Although at first many parents still harbored concerns about e-textbooks, Zhang’s work has gradually worn down their disapproval. Parents are learning how to reconcile themselves with e-learning and are looking for suggestions. They try to accept tablets’ role in their children’s education, and seldom question their use. What concerns them most now are more specific issues, such as: “At what age is it proper for a child to have their first tablet?” “How can I make household rules on the use of the tablet?” “How long should kids spend on the tablet?” 

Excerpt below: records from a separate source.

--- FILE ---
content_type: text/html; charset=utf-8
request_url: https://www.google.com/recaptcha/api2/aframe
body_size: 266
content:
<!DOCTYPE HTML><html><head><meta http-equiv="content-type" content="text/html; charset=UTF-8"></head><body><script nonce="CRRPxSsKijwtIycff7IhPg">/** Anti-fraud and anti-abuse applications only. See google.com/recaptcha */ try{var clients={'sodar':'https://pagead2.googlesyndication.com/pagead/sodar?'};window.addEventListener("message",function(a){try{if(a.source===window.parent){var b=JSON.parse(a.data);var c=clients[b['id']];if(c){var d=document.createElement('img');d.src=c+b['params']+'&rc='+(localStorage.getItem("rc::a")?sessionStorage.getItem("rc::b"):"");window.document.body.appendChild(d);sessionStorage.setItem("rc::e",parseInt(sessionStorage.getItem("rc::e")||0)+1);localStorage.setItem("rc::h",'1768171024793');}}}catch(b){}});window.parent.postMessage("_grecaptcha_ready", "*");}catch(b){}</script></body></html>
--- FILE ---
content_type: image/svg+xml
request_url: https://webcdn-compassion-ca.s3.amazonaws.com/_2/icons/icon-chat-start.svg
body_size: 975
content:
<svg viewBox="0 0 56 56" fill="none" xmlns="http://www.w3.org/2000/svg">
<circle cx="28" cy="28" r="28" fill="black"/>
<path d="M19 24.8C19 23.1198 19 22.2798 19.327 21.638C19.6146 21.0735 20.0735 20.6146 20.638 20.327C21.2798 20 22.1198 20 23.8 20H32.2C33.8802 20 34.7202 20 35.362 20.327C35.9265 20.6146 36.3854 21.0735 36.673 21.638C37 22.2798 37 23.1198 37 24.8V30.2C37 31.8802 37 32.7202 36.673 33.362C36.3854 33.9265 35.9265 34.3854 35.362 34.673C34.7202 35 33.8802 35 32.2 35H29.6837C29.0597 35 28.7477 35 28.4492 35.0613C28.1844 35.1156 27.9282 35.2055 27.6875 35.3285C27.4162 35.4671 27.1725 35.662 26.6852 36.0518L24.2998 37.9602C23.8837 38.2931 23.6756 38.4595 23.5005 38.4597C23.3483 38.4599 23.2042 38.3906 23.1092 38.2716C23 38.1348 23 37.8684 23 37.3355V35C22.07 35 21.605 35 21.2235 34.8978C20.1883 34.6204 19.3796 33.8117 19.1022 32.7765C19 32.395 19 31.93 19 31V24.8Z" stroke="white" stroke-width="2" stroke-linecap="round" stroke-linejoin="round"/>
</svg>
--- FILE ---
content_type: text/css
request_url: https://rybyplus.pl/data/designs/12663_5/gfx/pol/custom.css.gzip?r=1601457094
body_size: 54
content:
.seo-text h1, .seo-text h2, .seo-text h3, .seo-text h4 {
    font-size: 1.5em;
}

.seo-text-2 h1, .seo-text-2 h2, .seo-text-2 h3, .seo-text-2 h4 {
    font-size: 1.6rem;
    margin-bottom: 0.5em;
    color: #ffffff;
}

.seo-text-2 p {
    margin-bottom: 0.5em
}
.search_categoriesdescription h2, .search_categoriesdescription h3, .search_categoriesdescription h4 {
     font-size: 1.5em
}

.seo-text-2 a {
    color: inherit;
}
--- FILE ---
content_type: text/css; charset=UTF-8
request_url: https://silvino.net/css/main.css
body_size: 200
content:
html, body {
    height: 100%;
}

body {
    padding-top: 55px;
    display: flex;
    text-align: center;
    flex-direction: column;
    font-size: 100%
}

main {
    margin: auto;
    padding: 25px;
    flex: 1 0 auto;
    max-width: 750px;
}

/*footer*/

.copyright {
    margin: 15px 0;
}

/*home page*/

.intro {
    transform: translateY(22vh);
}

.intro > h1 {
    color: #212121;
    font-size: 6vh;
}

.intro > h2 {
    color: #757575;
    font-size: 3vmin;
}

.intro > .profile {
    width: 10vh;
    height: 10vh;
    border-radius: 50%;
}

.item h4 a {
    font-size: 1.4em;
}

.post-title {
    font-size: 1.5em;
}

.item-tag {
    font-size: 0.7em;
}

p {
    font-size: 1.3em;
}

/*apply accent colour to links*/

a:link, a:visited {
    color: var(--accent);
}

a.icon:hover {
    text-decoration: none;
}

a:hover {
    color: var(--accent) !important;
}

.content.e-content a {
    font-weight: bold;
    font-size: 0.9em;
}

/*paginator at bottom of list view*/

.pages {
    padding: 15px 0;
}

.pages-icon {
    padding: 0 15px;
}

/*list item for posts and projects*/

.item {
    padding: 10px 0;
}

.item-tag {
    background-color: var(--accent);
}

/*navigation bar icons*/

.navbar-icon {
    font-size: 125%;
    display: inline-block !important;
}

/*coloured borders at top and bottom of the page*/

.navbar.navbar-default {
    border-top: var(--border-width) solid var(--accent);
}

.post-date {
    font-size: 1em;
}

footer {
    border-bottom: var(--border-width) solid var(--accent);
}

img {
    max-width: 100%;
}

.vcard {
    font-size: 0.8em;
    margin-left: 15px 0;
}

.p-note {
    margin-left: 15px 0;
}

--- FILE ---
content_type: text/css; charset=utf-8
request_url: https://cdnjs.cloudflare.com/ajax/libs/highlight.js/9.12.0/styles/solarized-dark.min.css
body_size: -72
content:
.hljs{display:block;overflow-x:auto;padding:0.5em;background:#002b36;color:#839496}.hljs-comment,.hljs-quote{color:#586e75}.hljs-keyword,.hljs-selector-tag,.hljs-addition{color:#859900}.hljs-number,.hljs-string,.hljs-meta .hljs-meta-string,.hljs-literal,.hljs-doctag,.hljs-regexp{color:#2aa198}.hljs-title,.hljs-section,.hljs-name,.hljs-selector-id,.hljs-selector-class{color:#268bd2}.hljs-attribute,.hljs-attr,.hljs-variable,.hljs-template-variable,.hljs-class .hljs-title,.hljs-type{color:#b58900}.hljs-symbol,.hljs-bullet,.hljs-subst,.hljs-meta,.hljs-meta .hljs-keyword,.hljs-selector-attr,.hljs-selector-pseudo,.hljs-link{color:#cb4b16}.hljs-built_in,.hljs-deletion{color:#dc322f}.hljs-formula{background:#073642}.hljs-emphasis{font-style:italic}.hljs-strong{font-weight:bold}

In the touchscreen age, interactive designers try their best to retain their most fickle clients, children, and are using every means to keep parents assured, but there are still many moms and dads who are trying as hard as they can to keep their kids away from digital technology.  

When parents worry about whether touch-screen technology will make kids lonelier and shorten their childhood, tech enthusiasts say the age of augmented and virtual reality is coming, in which human-computer interactive technology will be further developed.  

The location-based augmented reality game Pokémon Go has swept the globe – though not China, where it’s not yet available. In the game, players use a mobile device’s GPS capability to capture, battle and train virtual creatures at specific locations. 

Childhood has been fundamentally changed as interactive technology infiltrates more and more sectors in life. And as Dai Chuanqing, a developer of apps for children asked, “If the tendency is unavoidable, shouldn’t we help our children to ride the trend and become familiar with digital media as soon as possible?”